Dementia new symptom revealed

A journal published in Neurology revealed that researchers from McGill University in Canada had conducted a study that correlates the ability to Smell and early signs of Dementia. Researcher Marie-Elyse Lafaille-Magnan explained that scientists have been exploring the link between memory loss and difficulty in identifying different odors for more than 30 years already.

However, early signs and causes of these conditions remain unknown.

The initial signs of Dementia have been linked to confusion and memory loss while driving. There are ways to prevent the disease. However, identifying its symptoms is an entirely different story. The study suggests that the difficulty of distinguishing between gasoline and bubble gum scents is a new way to detect dementia and Alzheimer’s disease years before it affects its victim. This is because the illness begins with damage to the olfactory neurons that are involved in distinguishing different scents.

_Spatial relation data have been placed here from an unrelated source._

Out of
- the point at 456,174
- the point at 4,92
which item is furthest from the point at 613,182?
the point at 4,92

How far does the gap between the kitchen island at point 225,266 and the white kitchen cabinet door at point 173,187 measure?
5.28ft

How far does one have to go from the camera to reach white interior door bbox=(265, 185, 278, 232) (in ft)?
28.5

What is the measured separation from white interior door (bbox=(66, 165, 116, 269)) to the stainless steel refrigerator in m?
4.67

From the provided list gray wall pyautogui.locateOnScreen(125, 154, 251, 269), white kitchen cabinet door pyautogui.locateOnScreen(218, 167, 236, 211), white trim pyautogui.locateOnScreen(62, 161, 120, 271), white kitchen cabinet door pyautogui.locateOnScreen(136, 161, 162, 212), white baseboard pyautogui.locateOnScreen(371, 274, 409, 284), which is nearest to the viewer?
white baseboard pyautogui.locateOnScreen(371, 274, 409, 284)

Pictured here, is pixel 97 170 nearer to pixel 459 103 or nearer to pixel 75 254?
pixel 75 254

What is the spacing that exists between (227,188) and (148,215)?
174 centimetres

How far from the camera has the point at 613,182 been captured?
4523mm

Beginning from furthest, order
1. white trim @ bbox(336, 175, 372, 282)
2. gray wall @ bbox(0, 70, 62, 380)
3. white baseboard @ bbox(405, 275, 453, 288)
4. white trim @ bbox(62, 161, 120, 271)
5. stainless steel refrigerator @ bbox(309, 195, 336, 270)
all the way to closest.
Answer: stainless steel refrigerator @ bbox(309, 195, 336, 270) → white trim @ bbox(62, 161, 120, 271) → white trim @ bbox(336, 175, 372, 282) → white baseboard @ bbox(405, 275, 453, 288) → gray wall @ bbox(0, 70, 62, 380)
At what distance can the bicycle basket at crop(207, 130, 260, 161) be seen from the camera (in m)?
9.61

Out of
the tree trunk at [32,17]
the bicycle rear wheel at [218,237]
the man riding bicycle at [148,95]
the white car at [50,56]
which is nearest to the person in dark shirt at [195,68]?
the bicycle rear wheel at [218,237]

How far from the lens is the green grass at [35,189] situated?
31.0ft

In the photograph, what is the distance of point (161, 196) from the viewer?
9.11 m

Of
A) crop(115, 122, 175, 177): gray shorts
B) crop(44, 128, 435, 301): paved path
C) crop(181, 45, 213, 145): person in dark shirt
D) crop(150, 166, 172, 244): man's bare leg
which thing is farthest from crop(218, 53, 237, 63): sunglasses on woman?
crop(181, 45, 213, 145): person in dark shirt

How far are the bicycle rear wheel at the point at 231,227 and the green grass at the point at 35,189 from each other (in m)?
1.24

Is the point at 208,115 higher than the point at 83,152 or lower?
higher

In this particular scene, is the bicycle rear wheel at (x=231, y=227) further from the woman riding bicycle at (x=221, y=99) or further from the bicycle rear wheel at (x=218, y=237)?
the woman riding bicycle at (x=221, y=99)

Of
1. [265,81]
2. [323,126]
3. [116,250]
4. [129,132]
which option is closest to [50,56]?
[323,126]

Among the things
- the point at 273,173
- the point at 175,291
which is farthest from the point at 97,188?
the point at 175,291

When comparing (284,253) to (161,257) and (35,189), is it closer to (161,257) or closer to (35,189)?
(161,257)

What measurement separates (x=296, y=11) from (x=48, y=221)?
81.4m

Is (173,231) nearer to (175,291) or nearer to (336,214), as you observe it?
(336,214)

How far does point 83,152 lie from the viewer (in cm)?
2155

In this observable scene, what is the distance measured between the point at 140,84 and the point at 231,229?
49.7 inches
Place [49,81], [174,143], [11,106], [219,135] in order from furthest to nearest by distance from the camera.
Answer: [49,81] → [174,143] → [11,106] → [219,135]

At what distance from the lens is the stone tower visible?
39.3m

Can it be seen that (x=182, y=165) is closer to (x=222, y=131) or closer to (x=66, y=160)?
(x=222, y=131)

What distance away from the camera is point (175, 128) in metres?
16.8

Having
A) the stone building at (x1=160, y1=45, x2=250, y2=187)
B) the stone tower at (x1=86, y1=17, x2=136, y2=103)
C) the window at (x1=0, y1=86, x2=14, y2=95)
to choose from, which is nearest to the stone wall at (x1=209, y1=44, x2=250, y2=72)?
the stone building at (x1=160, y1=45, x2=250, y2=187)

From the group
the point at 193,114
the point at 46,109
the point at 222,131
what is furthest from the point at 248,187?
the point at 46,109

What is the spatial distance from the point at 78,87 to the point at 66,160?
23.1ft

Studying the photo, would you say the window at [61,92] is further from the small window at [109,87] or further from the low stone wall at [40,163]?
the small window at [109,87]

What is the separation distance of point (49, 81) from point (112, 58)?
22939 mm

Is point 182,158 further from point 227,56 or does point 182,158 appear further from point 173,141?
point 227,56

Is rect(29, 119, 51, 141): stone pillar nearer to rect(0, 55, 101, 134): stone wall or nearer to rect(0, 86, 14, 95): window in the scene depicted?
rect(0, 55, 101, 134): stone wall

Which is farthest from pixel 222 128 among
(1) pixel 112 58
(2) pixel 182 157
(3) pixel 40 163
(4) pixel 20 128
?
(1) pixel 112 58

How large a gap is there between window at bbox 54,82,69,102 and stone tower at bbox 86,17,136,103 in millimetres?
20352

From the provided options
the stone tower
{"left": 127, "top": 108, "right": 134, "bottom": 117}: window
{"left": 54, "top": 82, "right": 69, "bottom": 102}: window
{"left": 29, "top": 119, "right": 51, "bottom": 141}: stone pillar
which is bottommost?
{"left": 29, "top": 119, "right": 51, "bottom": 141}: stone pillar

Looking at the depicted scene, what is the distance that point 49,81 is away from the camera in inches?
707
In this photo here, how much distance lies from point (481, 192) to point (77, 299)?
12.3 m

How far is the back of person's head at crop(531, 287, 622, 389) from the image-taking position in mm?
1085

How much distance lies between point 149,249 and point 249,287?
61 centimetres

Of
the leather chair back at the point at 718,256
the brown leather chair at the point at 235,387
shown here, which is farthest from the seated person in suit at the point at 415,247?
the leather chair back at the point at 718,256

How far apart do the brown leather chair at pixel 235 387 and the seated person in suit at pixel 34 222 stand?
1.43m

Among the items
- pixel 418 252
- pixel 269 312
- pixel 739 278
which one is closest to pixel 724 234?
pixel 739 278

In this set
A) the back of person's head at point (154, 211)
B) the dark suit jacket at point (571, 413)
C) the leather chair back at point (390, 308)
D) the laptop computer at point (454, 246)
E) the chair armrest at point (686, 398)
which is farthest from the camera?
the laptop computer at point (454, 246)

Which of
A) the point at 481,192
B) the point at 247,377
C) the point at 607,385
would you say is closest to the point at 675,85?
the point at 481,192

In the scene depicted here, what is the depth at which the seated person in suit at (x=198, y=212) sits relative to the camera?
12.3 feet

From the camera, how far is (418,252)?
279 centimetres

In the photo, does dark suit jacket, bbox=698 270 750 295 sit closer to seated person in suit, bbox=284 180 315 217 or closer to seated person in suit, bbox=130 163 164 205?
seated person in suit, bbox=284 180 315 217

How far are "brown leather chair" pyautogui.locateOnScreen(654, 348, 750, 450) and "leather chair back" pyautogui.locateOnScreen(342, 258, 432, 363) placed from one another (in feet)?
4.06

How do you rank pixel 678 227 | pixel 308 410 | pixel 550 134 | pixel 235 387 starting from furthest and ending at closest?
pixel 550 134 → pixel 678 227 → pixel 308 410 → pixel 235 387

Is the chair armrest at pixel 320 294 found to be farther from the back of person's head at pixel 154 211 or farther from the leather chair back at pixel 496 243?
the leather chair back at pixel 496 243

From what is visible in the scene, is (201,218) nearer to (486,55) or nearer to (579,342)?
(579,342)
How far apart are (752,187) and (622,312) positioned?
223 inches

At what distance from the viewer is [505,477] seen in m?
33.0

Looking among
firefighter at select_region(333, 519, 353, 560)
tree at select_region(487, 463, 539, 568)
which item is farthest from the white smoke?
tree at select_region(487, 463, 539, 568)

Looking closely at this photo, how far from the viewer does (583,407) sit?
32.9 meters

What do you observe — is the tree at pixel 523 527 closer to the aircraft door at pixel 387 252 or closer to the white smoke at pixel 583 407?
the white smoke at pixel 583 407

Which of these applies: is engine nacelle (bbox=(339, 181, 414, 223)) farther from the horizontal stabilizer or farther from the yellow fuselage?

The researchers conducted the study by recruiting 300 people who have dementia in their family history. The participants were asked to take a sniff test to identify the scent of bubblegum, lemon, and gasoline. Some of the participants also agreed to undergo a procedure that involves extraction of Cerebrospinal fluid through lumbar puncture. This test is used to detect the quantities of the AD-related proteins that serve as biomarkers of the disease.

The result of the study shows that the participants who have difficulty in distinguishing odors include those who display other indicators of Alzheimer’s disease. Moreover, Marie-Elyse Lafaille-Magnan, the lead author, said that it was the first time that there is substantial evidence that proves the link between illness and the ability of smell.

Marie-Elyse further explained that both olfactory bulb, a neutral structure that is responsible for the sense of smell, and entorhinal cortex, an area of the brain that accounts for remembering and naming odors, are the first part of the brain that will be affected by the disease.

New research can reverse memory loss

A report published in Reader’s digest also revealed that the Massachusetts Institute of Technology or MIT researchers claimed that they have successfully shifted the memory loss of the mice. They did this through blocking HDAC2 which is an enzyme that interferes those memory-associated genes.

The researchers explained that memory loss in Alzheimer’s patient start when the enzyme HDAC2 creates a particular blockade that eventually shuts down the brain’s memory genes. The barrier causes the person to forget quickly and hinders the formation of the individual’s memory.

Li- Huei Tsai, the lead author, said that it was the first time that they found a particular mechanism that is responsible for the disease. She also said that by reducing the enzymes, medical personnel can now restore the patient’s genes that are necessary for learning and memory.